─── Angezeigter Text
Auf dem Boden bleiben

Langlauf / Biathlon

Die Erfolgsliste der KSC Langläufer und Biathleten ist lang. Trotzdem ermahnt Cheftrainer Toni Ehrensperger die Eltern und Athleten, „bleibt auf dem Boden!“ Siege in der Kinder- und Schülerkategorie sind kein Garant für künftige Weltmeistertitel.

Toni Ehrensperger ist seit 2004 Jahren als Trainer für Langlauf beim KSC tätig. Der gelernte Tischler  setzt sich intensiv mit der Langlauf-Pädagogik auseinander, informiert sich  immer wieder über die neuesten Lehrmethoden. Er hat sich international als Langlauf-Trainer im Nachwuchsbereich einen Namen gemacht - immer auf der Suche nach dem Konsens  mit den sportspezifischen Schulen wie Stams, Saalfelden, Schladming und Eisenerz hat er bereits viel bewegen können.

Was ist dir wichtig bei den jungen Athleten?

In erster Linie die Selbstständigkeit. Es kann nicht sein, dass die Eltern alles hinterhertragen. Die Kinder müssen lernen, sich selbst zu organisieren. Mir ist auch wichtig, dass die Kinder und Schüler über das Skiwachs Bescheid wissen und die Ski präparieren.

Ist Sport für die Familien zu teuer?
──────
─── Auszüge der Zeilen
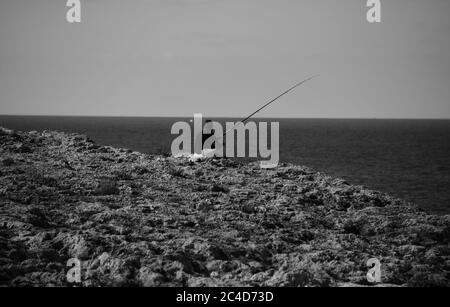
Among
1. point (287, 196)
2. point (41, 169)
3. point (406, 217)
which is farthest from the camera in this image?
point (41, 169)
──────
─── Auszüge der Zeilen
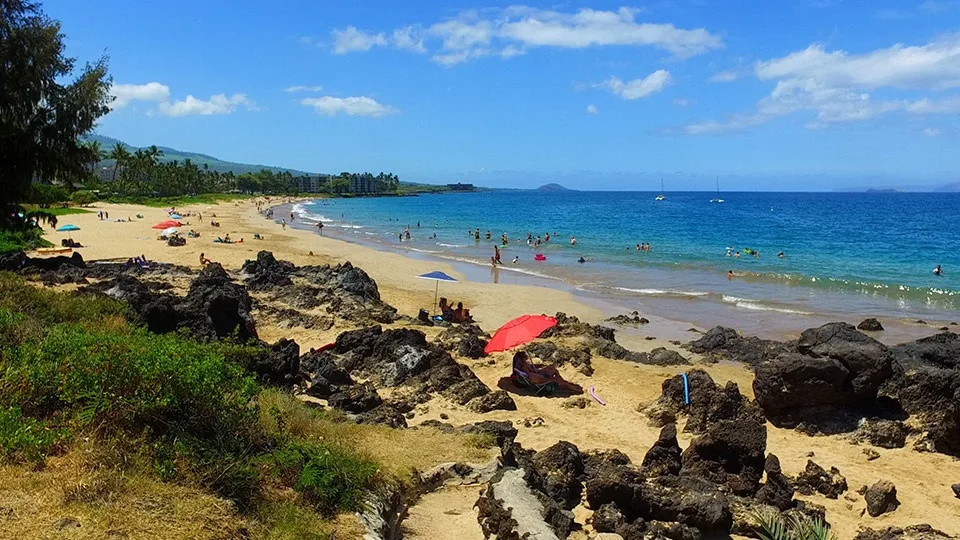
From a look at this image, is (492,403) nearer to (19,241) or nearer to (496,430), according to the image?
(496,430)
──────
Teile der Übung:
• A. Welchen Beruf hat Toni Ehrensperger laut dem Text über Langlauf beim KSC gelernt?
• B. Gib aus dem Text über Langlauf beim KSC den Abschnitt wortgetreu aus, beginnend mit „In erster Linie“ und weiter bis einschließlich „die Ski präparieren.“.
• C. Schreibe den Text über Langlauf beim KSC ab der Stelle weiter, an der er aufhört.
Die Zeilen sind eigenständiges Material und gehören nicht zum Text über Langlauf beim KSC.

Gelöste Aufgaben:
• A. Er ist gelernter Tischler.

• B.
In erster Linie die Selbstständigkeit. Es kann nicht sein, dass die Eltern alles hinterhertragen. Die Kinder müssen lernen, sich selbst zu organisieren. Mir ist auch wichtig, dass die Kinder und Schüler über das Skiwachs Bescheid wissen und die Ski präparieren.

• C.
Oftmals sehe ich Familien die gemeinsam Essen gehen und die Kinder spielen dann mit den Smartphones, sie unterhalten sich nicht mit der Familie. Diese Situation zieht sich dann auch zu Hause weiter. Anstatt mit den Kindern in die Natur zu gehen, wird mit dem Computer gespielt oder ferngeschaut. Das Rausgehen, im Wald spielen, wandern kostet nichts. Aber auch Kindern die Freiheit zu geben, sich mit sich selbst zu beschäftigen, mit Nachbarskindern unterwegs zu sein, die Natur auf eigene Faust zu entdecken. Eigenverantwortung zu übergeben und hinter dem Kind zu stehen, wenn etwas schiefläuft , das ist sehr wichtig für die Entwicklung der Kinder und Jugendlichen.  Sie müssen ihre eigenen Erfahrungen machen und dazu ermutigt werden.

Spielt das Finanzielle eine Rolle, wenn man Kinder zum Sport schickt?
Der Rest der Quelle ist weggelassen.